WHAT YOU SHOULD DO: Pictures stay out of your copy, but everything else in the records below must be repeated exactly.
[start]
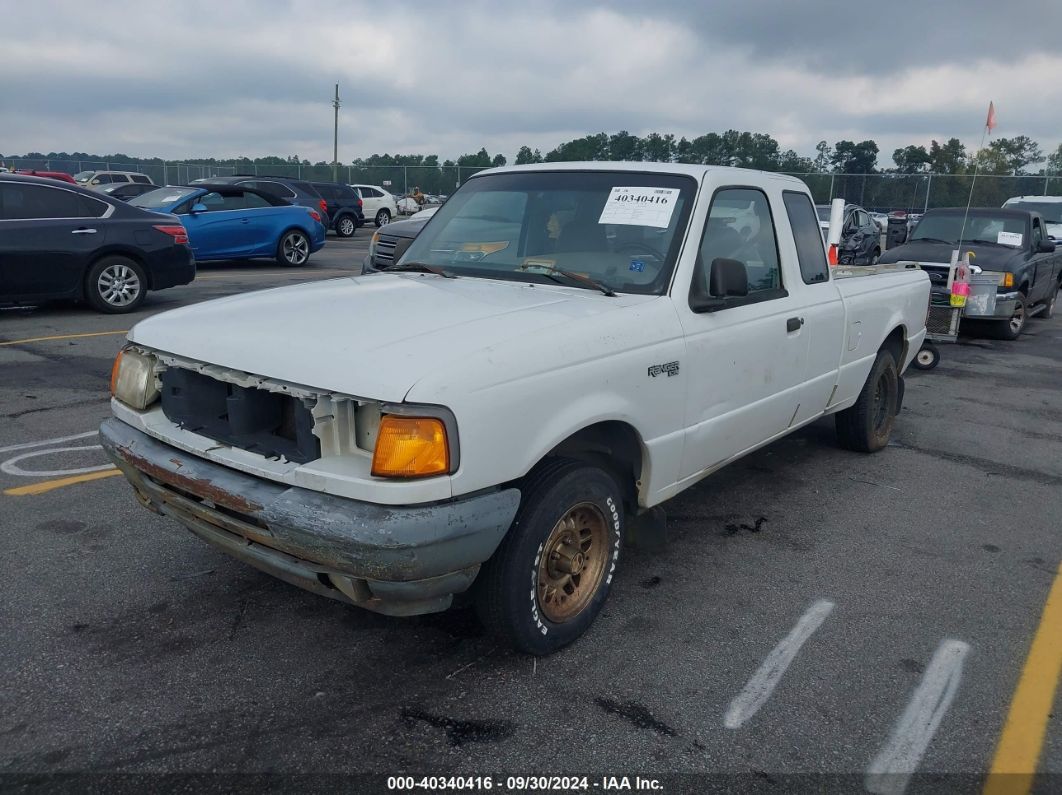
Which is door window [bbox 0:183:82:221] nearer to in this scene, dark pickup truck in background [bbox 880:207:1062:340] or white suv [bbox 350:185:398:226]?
dark pickup truck in background [bbox 880:207:1062:340]

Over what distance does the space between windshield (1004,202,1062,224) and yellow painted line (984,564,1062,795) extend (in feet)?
59.5

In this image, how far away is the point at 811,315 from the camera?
464 centimetres

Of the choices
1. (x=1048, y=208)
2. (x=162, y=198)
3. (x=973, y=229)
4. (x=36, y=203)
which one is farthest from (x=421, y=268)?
(x=1048, y=208)

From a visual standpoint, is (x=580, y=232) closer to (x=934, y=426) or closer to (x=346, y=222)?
(x=934, y=426)

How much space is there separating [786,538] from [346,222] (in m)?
25.3

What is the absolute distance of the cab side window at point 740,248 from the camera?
3.72 meters

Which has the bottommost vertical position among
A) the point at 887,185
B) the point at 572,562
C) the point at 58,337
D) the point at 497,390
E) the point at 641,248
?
the point at 58,337

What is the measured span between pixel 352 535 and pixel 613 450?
1.31 m

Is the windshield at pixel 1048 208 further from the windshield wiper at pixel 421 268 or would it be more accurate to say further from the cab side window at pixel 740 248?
the windshield wiper at pixel 421 268

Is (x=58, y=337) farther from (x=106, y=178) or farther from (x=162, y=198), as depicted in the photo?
(x=106, y=178)

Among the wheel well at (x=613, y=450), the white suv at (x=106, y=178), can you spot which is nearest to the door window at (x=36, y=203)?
the wheel well at (x=613, y=450)

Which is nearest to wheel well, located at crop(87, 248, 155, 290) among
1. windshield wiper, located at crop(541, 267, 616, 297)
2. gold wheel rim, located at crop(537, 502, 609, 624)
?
windshield wiper, located at crop(541, 267, 616, 297)

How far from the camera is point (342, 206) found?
27.6m

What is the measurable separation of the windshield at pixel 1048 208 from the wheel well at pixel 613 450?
741 inches
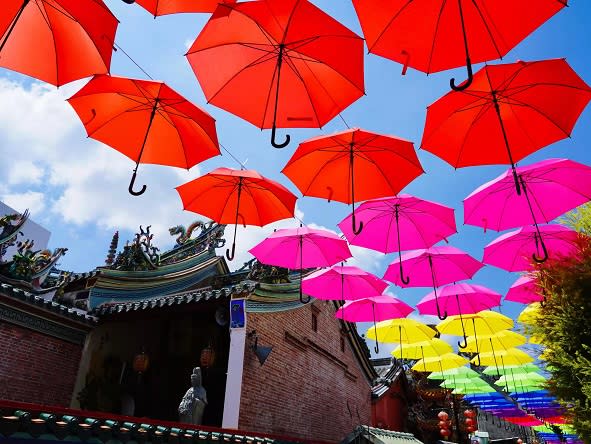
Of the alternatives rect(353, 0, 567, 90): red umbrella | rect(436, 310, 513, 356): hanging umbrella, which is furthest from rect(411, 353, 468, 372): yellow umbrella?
rect(353, 0, 567, 90): red umbrella

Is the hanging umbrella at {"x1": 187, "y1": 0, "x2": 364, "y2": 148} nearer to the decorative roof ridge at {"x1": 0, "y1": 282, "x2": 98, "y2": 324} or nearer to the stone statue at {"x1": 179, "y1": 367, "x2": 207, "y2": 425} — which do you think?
the stone statue at {"x1": 179, "y1": 367, "x2": 207, "y2": 425}

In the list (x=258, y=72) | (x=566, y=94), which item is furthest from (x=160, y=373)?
(x=566, y=94)

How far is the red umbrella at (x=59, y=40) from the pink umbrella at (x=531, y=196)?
5.81 metres

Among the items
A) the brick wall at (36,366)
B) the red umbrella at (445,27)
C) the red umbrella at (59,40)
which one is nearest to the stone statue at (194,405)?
the brick wall at (36,366)

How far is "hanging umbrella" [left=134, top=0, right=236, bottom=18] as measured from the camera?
3936mm

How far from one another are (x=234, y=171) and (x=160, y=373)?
5.58 metres

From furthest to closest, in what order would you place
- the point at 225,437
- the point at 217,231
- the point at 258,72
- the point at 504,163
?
the point at 217,231 → the point at 504,163 → the point at 225,437 → the point at 258,72

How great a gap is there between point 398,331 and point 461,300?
220cm

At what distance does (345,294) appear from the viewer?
29.7ft

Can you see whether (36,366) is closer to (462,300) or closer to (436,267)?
(436,267)

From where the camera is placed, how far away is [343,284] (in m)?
9.03

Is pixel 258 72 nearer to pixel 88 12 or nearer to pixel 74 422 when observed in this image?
pixel 88 12

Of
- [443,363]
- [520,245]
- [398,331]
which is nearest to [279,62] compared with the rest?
[520,245]

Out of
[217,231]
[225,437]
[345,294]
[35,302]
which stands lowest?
[225,437]
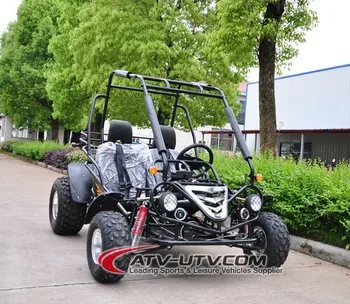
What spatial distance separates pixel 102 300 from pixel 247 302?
4.11 ft

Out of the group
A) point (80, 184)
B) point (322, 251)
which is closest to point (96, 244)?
point (80, 184)

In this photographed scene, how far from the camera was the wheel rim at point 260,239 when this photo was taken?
5086mm

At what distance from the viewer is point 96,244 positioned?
15.7 feet

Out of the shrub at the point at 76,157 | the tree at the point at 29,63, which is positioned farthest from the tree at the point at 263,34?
the tree at the point at 29,63

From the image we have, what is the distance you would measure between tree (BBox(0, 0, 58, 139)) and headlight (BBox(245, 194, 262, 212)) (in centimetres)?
2451

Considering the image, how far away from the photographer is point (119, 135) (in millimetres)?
6152

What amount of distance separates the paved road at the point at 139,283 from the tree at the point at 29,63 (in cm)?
2319

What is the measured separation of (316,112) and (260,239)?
22496 millimetres

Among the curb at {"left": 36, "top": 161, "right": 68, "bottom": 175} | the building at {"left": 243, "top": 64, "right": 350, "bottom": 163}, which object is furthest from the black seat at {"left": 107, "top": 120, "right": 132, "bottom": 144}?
the building at {"left": 243, "top": 64, "right": 350, "bottom": 163}

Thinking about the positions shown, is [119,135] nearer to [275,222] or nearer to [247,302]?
[275,222]

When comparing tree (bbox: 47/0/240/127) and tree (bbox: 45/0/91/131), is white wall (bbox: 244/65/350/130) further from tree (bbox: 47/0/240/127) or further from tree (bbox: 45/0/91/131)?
tree (bbox: 45/0/91/131)

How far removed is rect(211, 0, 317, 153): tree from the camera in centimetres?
1027

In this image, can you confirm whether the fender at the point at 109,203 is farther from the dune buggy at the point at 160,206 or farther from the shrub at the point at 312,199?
the shrub at the point at 312,199

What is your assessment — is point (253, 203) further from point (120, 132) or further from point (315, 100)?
point (315, 100)
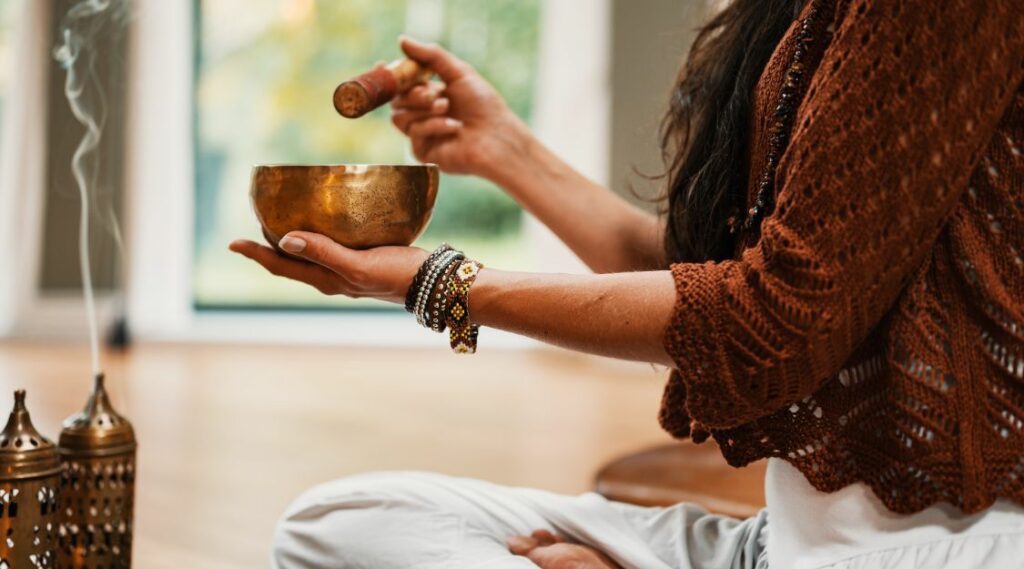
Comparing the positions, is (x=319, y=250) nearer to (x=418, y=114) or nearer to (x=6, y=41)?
[end]
FINAL RESULT:
Which is door window [bbox 0:183:82:221] nearer to in this scene, dark pickup truck in background [bbox 880:207:1062:340] or white suv [bbox 350:185:398:226]?
dark pickup truck in background [bbox 880:207:1062:340]

Over what distance does the space between windshield (1004,202,1062,224) and yellow painted line (984,564,1062,795) extend (in feet)?
59.5

In this image, how far away is the point at 811,315 from the camera?
464 centimetres

Of the choices
1. (x=1048, y=208)
2. (x=162, y=198)
3. (x=973, y=229)
4. (x=36, y=203)
which one is farthest from (x=421, y=268)?
(x=1048, y=208)

From a visual standpoint, is (x=580, y=232) closer to (x=934, y=426) or closer to (x=346, y=222)?
(x=934, y=426)

How much space is there separating [786,538] from [346,222] (in m)?
25.3

What is the absolute distance of the cab side window at point 740,248 from the camera?
3.72 meters

Which has the bottommost vertical position among
A) the point at 887,185
B) the point at 572,562
C) the point at 58,337
D) the point at 497,390
E) the point at 641,248
?
the point at 58,337

What is the measured span between pixel 352 535 and pixel 613 450?
1.31 m

Is the windshield at pixel 1048 208 further from the windshield wiper at pixel 421 268 or would it be more accurate to say further from the cab side window at pixel 740 248?
the windshield wiper at pixel 421 268

Is (x=58, y=337) farther from (x=106, y=178) or farther from (x=162, y=198), as depicted in the photo?
(x=106, y=178)

Among the wheel well at (x=613, y=450), the white suv at (x=106, y=178), can you spot which is nearest to the door window at (x=36, y=203)?
the wheel well at (x=613, y=450)

Which is nearest to wheel well, located at crop(87, 248, 155, 290) among
1. windshield wiper, located at crop(541, 267, 616, 297)
2. gold wheel rim, located at crop(537, 502, 609, 624)
?
windshield wiper, located at crop(541, 267, 616, 297)

How far from the camera is point (342, 206) found?
27.6m

What is the measurable separation of the windshield at pixel 1048 208 from the wheel well at pixel 613 450?
741 inches
Of the alternatives rect(353, 0, 567, 90): red umbrella | rect(436, 310, 513, 356): hanging umbrella, which is furthest from rect(411, 353, 468, 372): yellow umbrella?
rect(353, 0, 567, 90): red umbrella

Is the hanging umbrella at {"x1": 187, "y1": 0, "x2": 364, "y2": 148} nearer to the decorative roof ridge at {"x1": 0, "y1": 282, "x2": 98, "y2": 324} or nearer to the stone statue at {"x1": 179, "y1": 367, "x2": 207, "y2": 425} — which do you think?
the stone statue at {"x1": 179, "y1": 367, "x2": 207, "y2": 425}

In the list (x=258, y=72) | (x=566, y=94), which item is furthest from (x=160, y=373)?
(x=566, y=94)

How far is the red umbrella at (x=59, y=40) from the pink umbrella at (x=531, y=196)?
5.81 metres

Among the items
A) the brick wall at (36,366)
B) the red umbrella at (445,27)
C) the red umbrella at (59,40)
which one is nearest to the stone statue at (194,405)?
the brick wall at (36,366)

How far is "hanging umbrella" [left=134, top=0, right=236, bottom=18] as measured from the camera?
3936mm

How far from one another are (x=234, y=171) and (x=160, y=373)?
5.58 metres

From furthest to closest, in what order would you place
- the point at 225,437
- the point at 217,231
- the point at 258,72
- the point at 504,163
?
the point at 217,231 → the point at 504,163 → the point at 225,437 → the point at 258,72

How great a gap is there between point 398,331 and point 461,300?
220cm

At what distance does (345,294) appear from the viewer?
29.7ft

Can you see whether (36,366) is closer to (462,300) or closer to (436,267)?
(436,267)

From where the camera is placed, how far away is [343,284] (in m)?
9.03

Is pixel 258 72 nearer to pixel 88 12 or nearer to pixel 74 422 when observed in this image?
pixel 88 12

Of
- [443,363]
- [520,245]
- [398,331]
which is nearest to [279,62] compared with the rest?
[520,245]

Out of
[217,231]
[225,437]
[345,294]
[35,302]
which stands lowest?
[225,437]
What spatial distance separates pixel 102 300 from pixel 247 302?
4.11 ft

Out of the group
A) point (80, 184)
B) point (322, 251)
which is closest to point (96, 244)?
point (80, 184)

In this photographed scene, how far from the camera was the wheel rim at point 260,239 when this photo was taken?
5086mm

At what distance from the viewer is point 96,244 positioned?
15.7 feet

Out of the shrub at the point at 76,157 | the tree at the point at 29,63, which is positioned farthest from the tree at the point at 263,34?
the tree at the point at 29,63

From the image we have, what is the distance you would measure between tree (BBox(0, 0, 58, 139)) and headlight (BBox(245, 194, 262, 212)) (in centimetres)?
2451

Considering the image, how far away from the photographer is point (119, 135) (in millimetres)?
6152

What amount of distance separates the paved road at the point at 139,283 from the tree at the point at 29,63 (in cm)?
2319

What is the measured separation of (316,112) and (260,239)?
22496 millimetres

Among the curb at {"left": 36, "top": 161, "right": 68, "bottom": 175} | the building at {"left": 243, "top": 64, "right": 350, "bottom": 163}, which object is furthest from the black seat at {"left": 107, "top": 120, "right": 132, "bottom": 144}?
the building at {"left": 243, "top": 64, "right": 350, "bottom": 163}

Thinking about the positions shown, is [119,135] nearer to [275,222] or nearer to [247,302]?
[275,222]

When comparing tree (bbox: 47/0/240/127) and tree (bbox: 45/0/91/131), is white wall (bbox: 244/65/350/130) further from tree (bbox: 47/0/240/127) or further from tree (bbox: 45/0/91/131)?
tree (bbox: 45/0/91/131)

How far removed is rect(211, 0, 317, 153): tree from the camera in centimetres?
1027

In this image, can you confirm whether the fender at the point at 109,203 is farther from the dune buggy at the point at 160,206 or farther from the shrub at the point at 312,199?
the shrub at the point at 312,199

What is your assessment — is point (253, 203) further from point (120, 132) or further from point (315, 100)?
point (315, 100)
Comparing the positions, is (x=319, y=250) nearer to (x=418, y=114) or nearer to (x=6, y=41)?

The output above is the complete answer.